#### [LESETEXT]
- - -

Ziemlich genau ein Jahr später findet dann das erste richtige Treiben im Gerichtsbezirk Wasserburg, und zwar bei Rott am Inn statt. Es gibt darauf nur indirekte Hinweise: in der Gegend von Schalldorf verlief die Nacht vom 17. auf 18. Oktober 1846 sehr unruhig, es wurden 20-25 Schüsse gehört und Burschen in kleineren Rotten gesehen, die durch die Nacht marschierten. Die Gendarmerie vermutete, dass in Schalldorf ein erster Treffpunkt für die Teilnehmer dieses Treibens in Rott gewesen sei. Da der Zuzug aus dem Westen kam, waren wohl keine Personen aus dem Wasserburger Bezirk aktiv am Treiben beteiligt. Ein Jahr später, 1847 soll dann laut Zipperer[9] in Schalldorf ein Treiben stattgefunden haben. Dazu gibt es keine weiteren Hinweise in den Akten. Ein weiteres Treiben am Rande des Gerichtsbezirks Wasserburg wird in der Nacht von 24. auf 25. November 1848 aus Zaissering gemeldet. Beteiligt waren allerdings nur 20 bis 25 Mann.[10]

Prutting 8./9.12.1850[11]

Zwei Jahre später veranstalten in der Nacht von 8. auf 9. Dezember 1850 etwa 40 bis 50 Burschen ein Treiben in Prutting. Der Zuzug erfolgt durch Riedering, das 8 Tage zuvor schon einen Habererdurchzug zum Treiben nach Hetzenbichl erlebt hatte. Es gibt dazu keine Schilderungen. Möglicherweise hat sich dort oder um Söllhuben ein kleiner Ableger der Habererorganisation gebildet, denn der Inn bildete immer noch ein Hindernis, das nur mit Gefahr zu überwinden war. Bis 1864 beschränkten sich die Aktivitäten der Haberfeldtreiber also auf den Süden des Gerichtsbezirks.

- - -

#### [VORLIEGENDE EINTRÄGE]
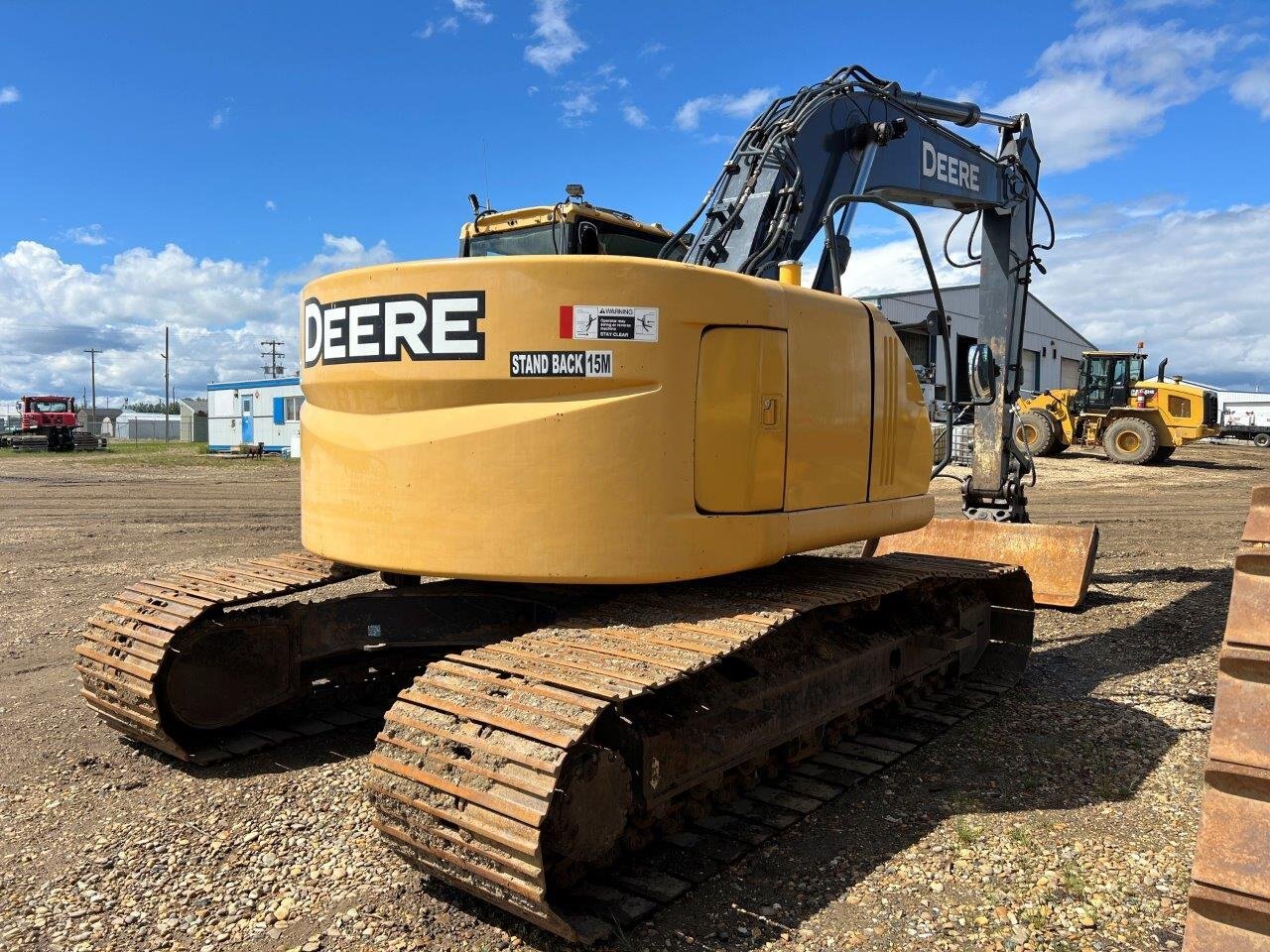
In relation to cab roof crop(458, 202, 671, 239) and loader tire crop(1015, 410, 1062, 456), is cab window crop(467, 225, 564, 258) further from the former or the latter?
loader tire crop(1015, 410, 1062, 456)

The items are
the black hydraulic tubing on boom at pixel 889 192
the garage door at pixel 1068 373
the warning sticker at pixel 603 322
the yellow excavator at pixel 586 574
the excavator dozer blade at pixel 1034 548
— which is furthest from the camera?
the garage door at pixel 1068 373

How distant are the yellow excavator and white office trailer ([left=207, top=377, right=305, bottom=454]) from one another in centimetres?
3216

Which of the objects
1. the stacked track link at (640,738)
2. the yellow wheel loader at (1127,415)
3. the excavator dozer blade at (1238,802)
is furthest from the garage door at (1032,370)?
the excavator dozer blade at (1238,802)

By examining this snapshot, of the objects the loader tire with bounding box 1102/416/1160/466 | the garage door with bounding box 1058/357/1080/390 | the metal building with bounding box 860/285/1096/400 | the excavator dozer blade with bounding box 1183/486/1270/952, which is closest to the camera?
the excavator dozer blade with bounding box 1183/486/1270/952

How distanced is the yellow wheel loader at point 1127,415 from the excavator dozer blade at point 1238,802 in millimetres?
26893

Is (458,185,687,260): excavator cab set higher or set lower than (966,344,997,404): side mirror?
higher

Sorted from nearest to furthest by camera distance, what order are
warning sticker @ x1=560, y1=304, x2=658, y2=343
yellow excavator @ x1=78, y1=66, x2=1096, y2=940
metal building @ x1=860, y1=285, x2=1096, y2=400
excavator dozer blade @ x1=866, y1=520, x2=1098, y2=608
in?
yellow excavator @ x1=78, y1=66, x2=1096, y2=940 < warning sticker @ x1=560, y1=304, x2=658, y2=343 < excavator dozer blade @ x1=866, y1=520, x2=1098, y2=608 < metal building @ x1=860, y1=285, x2=1096, y2=400

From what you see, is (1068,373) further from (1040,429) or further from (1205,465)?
(1040,429)

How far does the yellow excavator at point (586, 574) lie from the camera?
133 inches

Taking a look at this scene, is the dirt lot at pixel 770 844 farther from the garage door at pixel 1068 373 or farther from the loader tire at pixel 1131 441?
the garage door at pixel 1068 373

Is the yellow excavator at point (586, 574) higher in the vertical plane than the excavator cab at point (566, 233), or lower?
lower

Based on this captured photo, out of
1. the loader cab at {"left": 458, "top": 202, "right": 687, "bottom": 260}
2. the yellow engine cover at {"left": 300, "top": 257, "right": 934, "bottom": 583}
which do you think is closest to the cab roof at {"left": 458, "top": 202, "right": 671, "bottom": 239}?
the loader cab at {"left": 458, "top": 202, "right": 687, "bottom": 260}

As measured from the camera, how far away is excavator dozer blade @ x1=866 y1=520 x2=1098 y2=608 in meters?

- - -

#### [ARBEITSANWEISUNG 1]
Übernehmen Sie aus dem Lesetext wortgetreu den Abschnitt, der mit den Worten "Prutting 8./9.12.1850[11]" einsetzt und mit "Süden des Gerichtsbezirks." schließt.
#### [ARBEITSANWEISUNG 2]
Entscheiden Sie für jede Aussage, ob sie mit dem Lesetext übereinstimmt: (a) In der Nacht vom 17. auf 18. Oktober 1846 wurden in der Gegend von Schalldorf Schüsse gehört. (b) Am Treiben in Zaissering waren mehr als hundert Mann beteiligt. (c) Der Zuzug zum Treiben in Prutting erfolgte über Söllhuben. Antworten Sie jeweils mit Ja oder Nein und belegen Sie dies mit den entscheidenden Worten des Lesetexts als genauem Zitat.
Maßgeblich ist allein der Lesetext.

#### [ENDERGEBNIS 1]
Prutting 8./9.12.1850[11]

Zwei Jahre später veranstalten in der Nacht von 8. auf 9. Dezember 1850 etwa 40 bis 50 Burschen ein Treiben in Prutting. Der Zuzug erfolgt durch Riedering, das 8 Tage zuvor schon einen Habererdurchzug zum Treiben nach Hetzenbichl erlebt hatte. Es gibt dazu keine Schilderungen. Möglicherweise hat sich dort oder um Söllhuben ein kleiner Ableger der Habererorganisation gebildet, denn der Inn bildete immer noch ein Hindernis, das nur mit Gefahr zu überwinden war. Bis 1864 beschränkten sich die Aktivitäten der Haberfeldtreiber also auf den Süden des Gerichtsbezirks.

#### [ENDERGEBNIS 2]
(a) Ja: „es wurden 20-25 Schüsse gehört“
(b) Nein: „Beteiligt waren allerdings nur 20 bis 25 Mann.“
(c) Nein: „Der Zuzug erfolgt durch Riedering“